What the task requires » Reproduce word for word the part of the design sprints text between "Design sprints are" and "just making assumptions.", inclusive.

Text excerpt »
....

Design sprints are a form of research action, not an alternative to other research! (In fact, everything we do to add to our knowledge is research). They’re fast, intensive and economical, and they undeniably empower learning. But don’t throw the baby out with the bath water. Don’t ditch proven methods for the quick and easy. What do they say about fast, cheap and good?

“It turns out that being able to put something tangible in the hands of your potential (or assumed) customer gives you infinitely more valuable data than just researching and documenting, then trying to build assumptions from that. Let me be clear: in both cases we are just making assumptions.

We all start with assumptions — but speed reduces the time to think, to consider the horizons, the peripheries. It can reintroduce risk . Where you can do something about it, mitigate the risk that less-informed assumptions will bring. That doesn’t have to take 2–4 weeks, but if it needs to, it should, and maybe more.

“Don’t fail fast — Fail cheap, and learn from it.” — In conversation with Fabrice Retkowsky

JC: “We do not really know what our potential users will really respond to, what they will understand or what they’ll hate until we really see them using it. So whether we spend the first 4 weeks trying to learn what they like, how they behave and whether they’re a “mobile native” or not, OR just make assumptions then test them 4 days later, we’re still only seeing the really valuable, usable data once they use the product (or the very realistic prototype of it)…”

....

Data below »
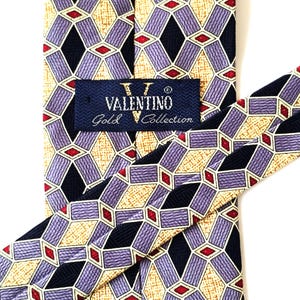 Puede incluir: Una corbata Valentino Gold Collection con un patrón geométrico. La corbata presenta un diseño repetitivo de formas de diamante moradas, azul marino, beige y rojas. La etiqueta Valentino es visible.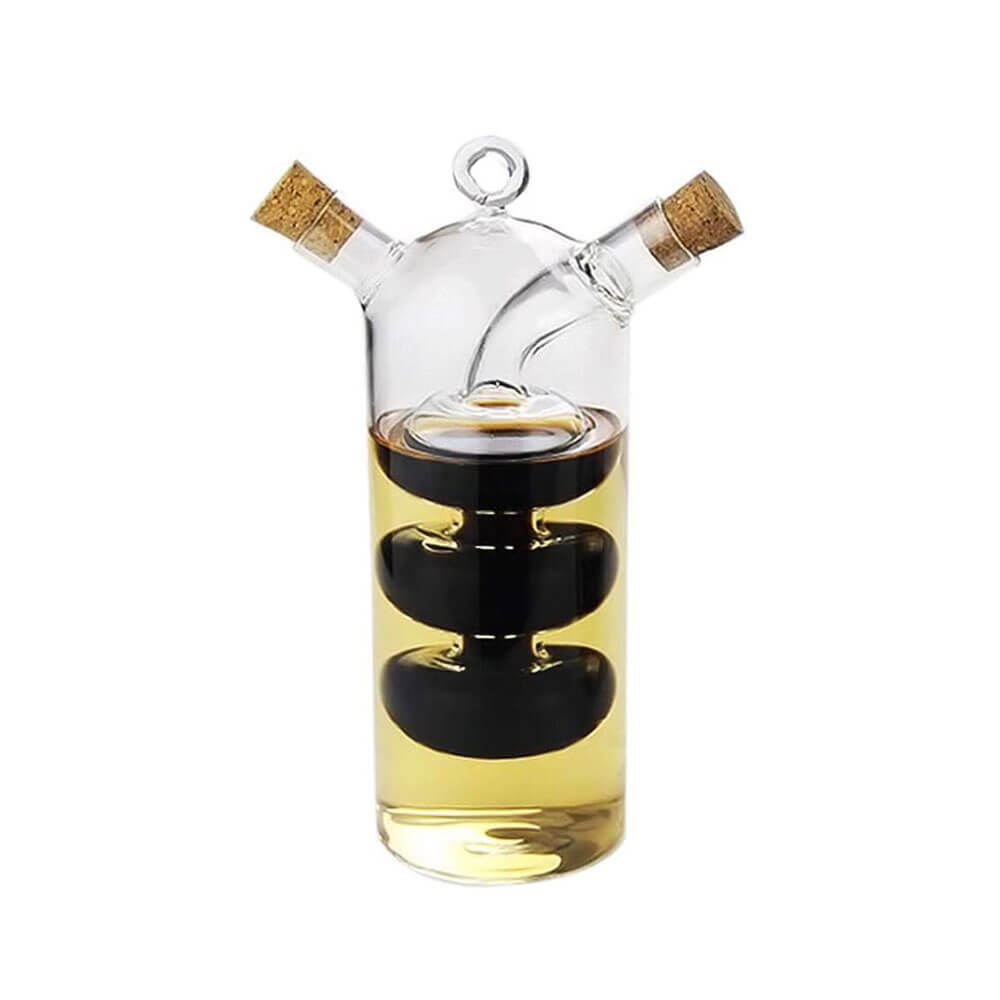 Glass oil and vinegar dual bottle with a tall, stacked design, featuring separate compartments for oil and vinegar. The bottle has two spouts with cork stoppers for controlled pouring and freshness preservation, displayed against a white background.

....

Result of the task »
Design sprints are a form of research action, not an alternative to other research! (In fact, everything we do to add to our knowledge is research). They’re fast, intensive and economical, and they undeniably empower learning. But don’t throw the baby out with the bath water. Don’t ditch proven methods for the quick and easy. What do they say about fast, cheap and good?

“It turns out that being able to put something tangible in the hands of your potential (or assumed) customer gives you infinitely more valuable data than just researching and documenting, then trying to build assumptions from that. Let me be clear: in both cases we are just making assumptions.